嵐に塗れて彼女の名を呼ぶロチェスターの声を聴き、彼の身を案じ飛んでゆくジェーンの霊感が凄い。
この映画要所要所にオカルティックなところが有り、ちょっとしたホラーよりずっと怖いものがある。
ロチェスターの若気の至りで結婚してしまった幽閉された狂気の奥さんの存在(実際には姿は映されない)は充分に怖かった。
グレイス・プールという老女がその面倒をみており、彼女も夜中に恐ろしい笑い声をあげたりする。
ロチェスターの寝室と、しまいには屋敷全体に放火したのは、狂気の妻であったようだが。

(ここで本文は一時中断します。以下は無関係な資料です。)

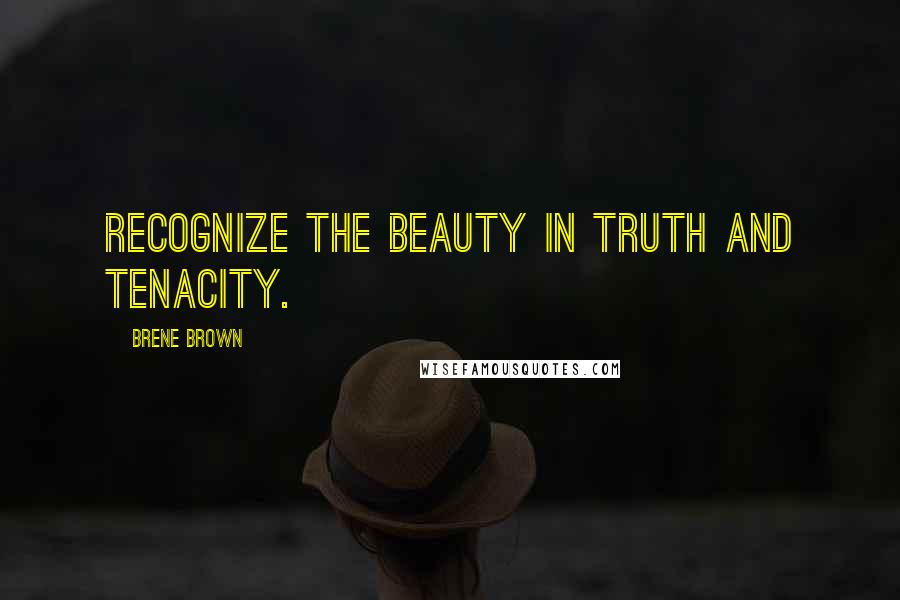 Brene Brown Quotes: Recognize the beauty in truth and tenacity.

ロチェスターは視力を失い(原作では片腕も失っていなかったか)、屋敷も焼け野原であったが、愛の前に障害などない。
元々、ジェーンは凡ゆる障害を跳ね除けてきた女性である。
彼女の側からのアプローチにロチェスターは生きる意欲を取り戻す。
ここで真に2人は結ばれ、子供も授かる。
しかも子供の顔を確認出来るほどに彼の視力も戻ってゆくのであった。

映画はこうでなければ、、、とつくづく思うのであった、、、。


やはり名作である。

Jane Eyre

ブロンテ三姉妹が短命であった事は、よく知られており誠に惜しまれるものであるが、ペギー・アン・ガーナーも癌で早く亡くなっていることを知った。
この映画を観ても際立った存在であったことからして、残念である。
それほど多くの映画に出ていたわけでもない。